A deeply divided Los Angeles County Board of Supervisors on Tuesday took the first step toward rescinding a library tax, but left unclear whether it would follow through and overturn the $16-million property assessment.
In a raucous hourlong debate marked by personal attacks and shifting alliances, the board ordered the county tax collector to halt the annual mailing of tax bills until the matter can be sorted out.
At one point, the deliberations became so strained that Supervisor Mike Antonovich joked that he was going to bring in former President Jimmy Carter to negotiate a truce. "And the troops," added Supervisor Yvonne Brathwaite Burke.
In the end the board voted to hold a public hearing Oct. 14 on a motion to strike the tax. That session will come six weeks after the board held hearings to establish the tax.
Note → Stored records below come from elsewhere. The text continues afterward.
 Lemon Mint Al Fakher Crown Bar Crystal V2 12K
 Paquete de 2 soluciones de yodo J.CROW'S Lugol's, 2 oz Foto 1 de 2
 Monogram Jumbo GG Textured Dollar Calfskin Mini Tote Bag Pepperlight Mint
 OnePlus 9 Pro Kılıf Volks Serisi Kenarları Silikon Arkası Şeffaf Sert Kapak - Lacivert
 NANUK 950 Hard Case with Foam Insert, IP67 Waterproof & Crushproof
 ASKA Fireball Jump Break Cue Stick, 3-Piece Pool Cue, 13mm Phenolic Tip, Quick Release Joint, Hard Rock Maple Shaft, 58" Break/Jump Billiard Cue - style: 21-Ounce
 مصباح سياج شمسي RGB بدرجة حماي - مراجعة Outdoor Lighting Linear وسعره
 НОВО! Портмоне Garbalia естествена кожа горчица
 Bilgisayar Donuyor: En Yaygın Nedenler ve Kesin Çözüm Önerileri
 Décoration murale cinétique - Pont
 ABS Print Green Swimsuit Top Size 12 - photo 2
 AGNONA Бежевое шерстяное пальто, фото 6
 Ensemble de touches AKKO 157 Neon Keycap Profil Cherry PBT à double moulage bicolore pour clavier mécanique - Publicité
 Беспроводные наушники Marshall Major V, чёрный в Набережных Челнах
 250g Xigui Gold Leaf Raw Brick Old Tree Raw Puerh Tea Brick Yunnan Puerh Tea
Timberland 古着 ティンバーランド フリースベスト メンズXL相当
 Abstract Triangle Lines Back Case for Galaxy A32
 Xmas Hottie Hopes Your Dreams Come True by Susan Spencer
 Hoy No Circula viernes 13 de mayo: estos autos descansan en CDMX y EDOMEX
Reconsideration of the library tax will push the county bureaucracy to the limit of its ability to get 2.5 million tax bills prepared and mailed in a timely manner, according to Treasurer/Tax Collector Larry Montheilh. Normally, the mailing process is begun on the fourth Monday of September to make sure that property owners receive statements before the Nov. 1 due date.
On Monday, Supervisor Gloria Molina intervened to halt the property tax mailing, saying bureaucrats were attempting to sneak through the tax that she maintained had only been tentatively approved on Aug. 30.
The assessment would affect property owners in the unincorporated county areas and 16 cities that opted to join the assessment district. The annual fee would cost the average homeowner about $28.50 and could run as high as several hundred or even a few thousand dollars for large commercial or industrial properties.
On Tuesday, Molina charged that county officials were involved in a movida, Spanish for "crooked deal." When the board voted 3 to 2 to establish the assessment, Molina said, she made it clear it was to come back to the board for review before being included on tax bills. However, transcripts from that meeting show that officials had warned Molina that any reconsideration had to be completed by mid-September.
When that did not happen, the officials made plans to follow the normal tax bill timetable, Montheilh said.
By the end of the discussion, Molina said that she has not decided how to vote on the matter. Molina provided the swing vote for approval, and is likely to again cast the pivotal ballot. She said her decision will rest largely on how much of a surplus county officials find as they prepare to close the books on the fiscal year.
Supervisor Ed Edelman said he was disappointed by the prospect that the tax may be rescinded because it could again leave the libraries underfunded.
The county's 89-branch library system has lost 50% of its funding in the past two years as property taxes have been siphoned off for other state and local programs.